■ Source text ■

◇ ◇ ◇ ◇ ◇ ◇ ◇

Behavior is Socially Viral, well duh!

The papers have recently been full of stories about yet another interesting pattern that researchers have gleaned from the data collected in the Framingham heart study. You can get a taste for the result by watching this annimation. What is shows is a social network (genetic and friends) changing over time. The primary focus of attention is body fat, and over time the member of this community get fatter, a lot fatter.

The sound bite associated with this study is that fat is contagious; and indeed the study showed that friends of fat folk had a higher likelihood of becoming fat than other people. Social networks exhibit a tremendous amount of “birds of feather flock together.” If I buy an conditioner, take up bicycling, start wearing a hat, or take a particular political position it is likely that I am following the lead of some of my friends and that my choice will lead others to come along.

While all behavior is socially viral I am troubled by the way that lots of people have gotten the impression that this study proves that weight gain is viral; i.e. the association with fat people is effectively dangerous because becoming fat is dangerous. I have trouble seeing how that conclusion isn’t exactly like the presumption that association with poor people (think here of the local high school) is likely to make you poor. While both of these may well have a modicum of truth to them the puzzle is exactly how concerned about the risk should a person be?

Reading the paper I’m struck by the apparent absence of references to other work on how ideas, behaviors, and real viruses spread across social networks. I.e. there id no framing of exactly how contagious this effect is relative to other things.

I’d love to see similar animations for other behavioral affectations. For example people who own air conditioners, folks who drive large cars, eating out at chain restaurants. It is inconceivable that the modern marketing industry doesn’t have reams of data like that. The this study is looking at something with a strong health component colors how we think about this. If the same data showed internet usage, or cell phone adoption, then we would presume that the primary driver certainly as much or entirely techo-economic rather than dragging in questions of individual will and infection. Of course ideas like choice, memes, viral spread would remain interesting but the wouldn’t be so highly energized.

Causality is very complex stuff; but I don’t see how this study is a big help in getting at the root causes of obesity. If we had a similar drawing that showed the association with internet users substantially increased the chance of adopting becoming an internet user would we announce that it was contagious? What about gun ownership? What about being a Republican? This animation looks to me like a simple illustration of how a behavior gains market share; i.e. decreasing barriers to adoption enable increased market share. That adoption trickles across the social network seems mind bogglingly obvious and actually quite unexceptional.

◇ ◇ ◇ ◇ ◇ ◇ ◇

■ Supplied information ■
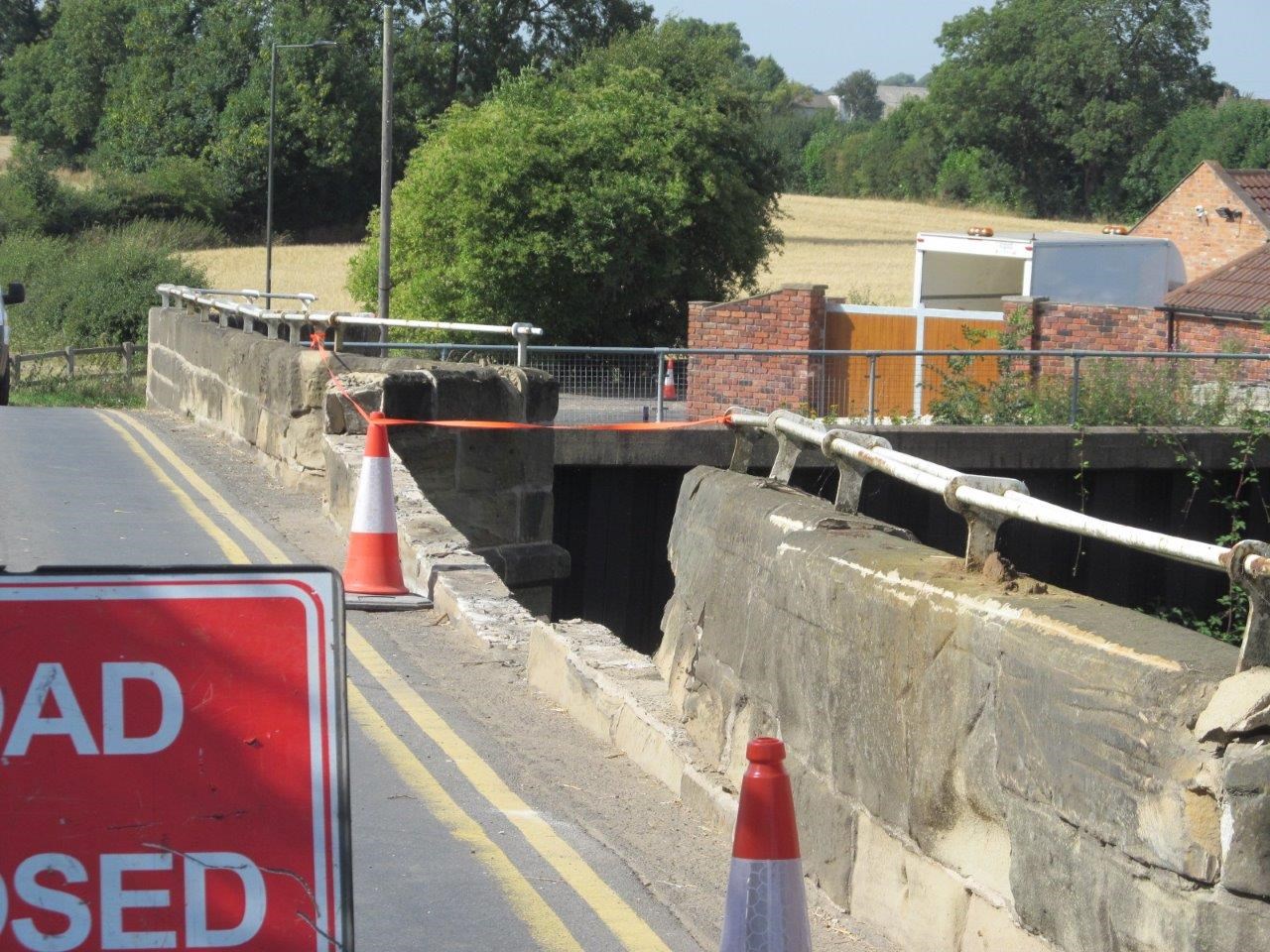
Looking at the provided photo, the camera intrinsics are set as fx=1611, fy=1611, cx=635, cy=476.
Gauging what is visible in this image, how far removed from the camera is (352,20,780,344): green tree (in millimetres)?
34281

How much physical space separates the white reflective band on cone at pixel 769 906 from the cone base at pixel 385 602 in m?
5.30

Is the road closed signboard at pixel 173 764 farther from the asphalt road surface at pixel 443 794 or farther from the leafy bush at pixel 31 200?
the leafy bush at pixel 31 200

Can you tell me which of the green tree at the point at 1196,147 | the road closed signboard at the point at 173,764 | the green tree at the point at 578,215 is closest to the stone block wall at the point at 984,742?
the road closed signboard at the point at 173,764

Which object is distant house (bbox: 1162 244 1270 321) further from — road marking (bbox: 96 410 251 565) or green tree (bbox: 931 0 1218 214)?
green tree (bbox: 931 0 1218 214)

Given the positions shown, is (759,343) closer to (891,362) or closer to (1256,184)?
(891,362)

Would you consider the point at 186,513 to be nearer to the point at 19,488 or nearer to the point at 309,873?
the point at 19,488

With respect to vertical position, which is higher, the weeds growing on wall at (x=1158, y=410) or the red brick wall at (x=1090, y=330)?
the red brick wall at (x=1090, y=330)

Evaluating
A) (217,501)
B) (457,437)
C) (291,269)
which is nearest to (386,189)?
(217,501)

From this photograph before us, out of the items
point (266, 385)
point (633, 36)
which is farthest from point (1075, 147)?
point (266, 385)

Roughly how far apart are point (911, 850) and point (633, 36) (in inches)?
1793

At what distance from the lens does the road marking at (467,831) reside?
15.1ft

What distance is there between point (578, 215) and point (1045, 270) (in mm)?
10255

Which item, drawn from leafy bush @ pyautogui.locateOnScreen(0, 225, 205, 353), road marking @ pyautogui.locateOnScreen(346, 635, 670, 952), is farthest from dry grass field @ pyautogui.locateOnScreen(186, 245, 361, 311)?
road marking @ pyautogui.locateOnScreen(346, 635, 670, 952)

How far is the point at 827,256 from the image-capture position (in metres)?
65.3
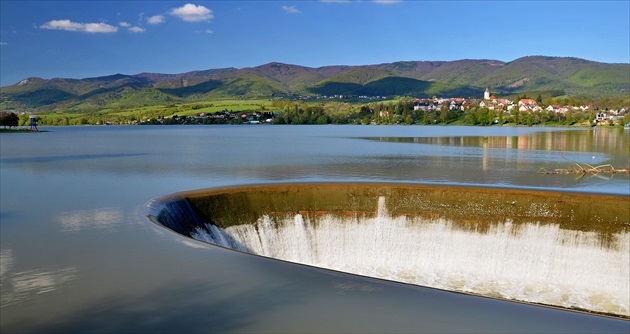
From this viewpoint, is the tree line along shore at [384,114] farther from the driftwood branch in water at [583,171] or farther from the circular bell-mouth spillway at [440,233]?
the circular bell-mouth spillway at [440,233]

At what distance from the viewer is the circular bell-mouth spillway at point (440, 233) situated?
42.6ft

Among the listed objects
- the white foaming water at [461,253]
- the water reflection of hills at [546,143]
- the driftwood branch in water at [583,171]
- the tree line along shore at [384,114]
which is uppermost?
the tree line along shore at [384,114]

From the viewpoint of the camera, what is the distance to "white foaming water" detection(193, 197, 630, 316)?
1272 centimetres

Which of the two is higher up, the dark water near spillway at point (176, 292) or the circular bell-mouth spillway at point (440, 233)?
the dark water near spillway at point (176, 292)

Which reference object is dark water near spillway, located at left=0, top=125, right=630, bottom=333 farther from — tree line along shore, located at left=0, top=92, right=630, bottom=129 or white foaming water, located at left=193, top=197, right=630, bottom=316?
tree line along shore, located at left=0, top=92, right=630, bottom=129

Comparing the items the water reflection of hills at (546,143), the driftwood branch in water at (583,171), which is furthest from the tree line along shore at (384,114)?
the driftwood branch in water at (583,171)

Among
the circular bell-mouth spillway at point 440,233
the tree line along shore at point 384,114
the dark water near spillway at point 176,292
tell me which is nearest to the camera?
the dark water near spillway at point 176,292

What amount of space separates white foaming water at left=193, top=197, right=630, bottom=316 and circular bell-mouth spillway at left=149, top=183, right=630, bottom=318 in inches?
1.1

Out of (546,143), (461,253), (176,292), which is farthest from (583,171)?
(546,143)

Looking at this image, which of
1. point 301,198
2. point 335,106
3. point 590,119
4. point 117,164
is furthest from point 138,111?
point 301,198

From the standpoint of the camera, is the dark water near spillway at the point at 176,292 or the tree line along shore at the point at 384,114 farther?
the tree line along shore at the point at 384,114

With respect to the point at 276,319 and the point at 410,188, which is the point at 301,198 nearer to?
the point at 410,188

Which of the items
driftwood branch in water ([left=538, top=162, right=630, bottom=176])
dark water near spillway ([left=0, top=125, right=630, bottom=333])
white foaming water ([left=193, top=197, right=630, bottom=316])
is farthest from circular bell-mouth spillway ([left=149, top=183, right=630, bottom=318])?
driftwood branch in water ([left=538, top=162, right=630, bottom=176])

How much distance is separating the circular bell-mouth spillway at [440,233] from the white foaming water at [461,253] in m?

◇ ◇ ◇ ◇ ◇ ◇ ◇

■ Task list ■
a. Answer these from the essay on socially viral behavior:
(i) The data from which study revealed the pattern the papers reported?
(ii) What is the primary focus of attention in the animation?
(iii) Which two things does the writer say, if the same data showed them, would be presumed to have a techno-economic driver?
b. Rewrite the part of the essay on socially viral behavior that opens with the words "While all behavior" and closes with "to other things.", replacing "paper" with "study".
The material comes from a separate source.

■ Answers to this exercise ■
a.
(i) The Framingham heart study.
(ii) Body fat.
(iii) Internet usage and cell phone adoption.

b.
While all behavior is socially viral I am troubled by the way that lots of people have gotten the impression that this study proves that weight gain is viral; i.e. the association with fat people is effectively dangerous because becoming fat is dangerous. I have trouble seeing how that conclusion isn’t exactly like the presumption that association with poor people (think here of the local high school) is likely to make you poor. While both of these may well have a modicum of truth to them the puzzle is exactly how concerned about the risk should a person be?

Reading the study I’m struck by the apparent absence of references to other work on how ideas, behaviors, and real viruses spread across social networks. I.e. there id no framing of exactly how contagious this effect is relative to other things.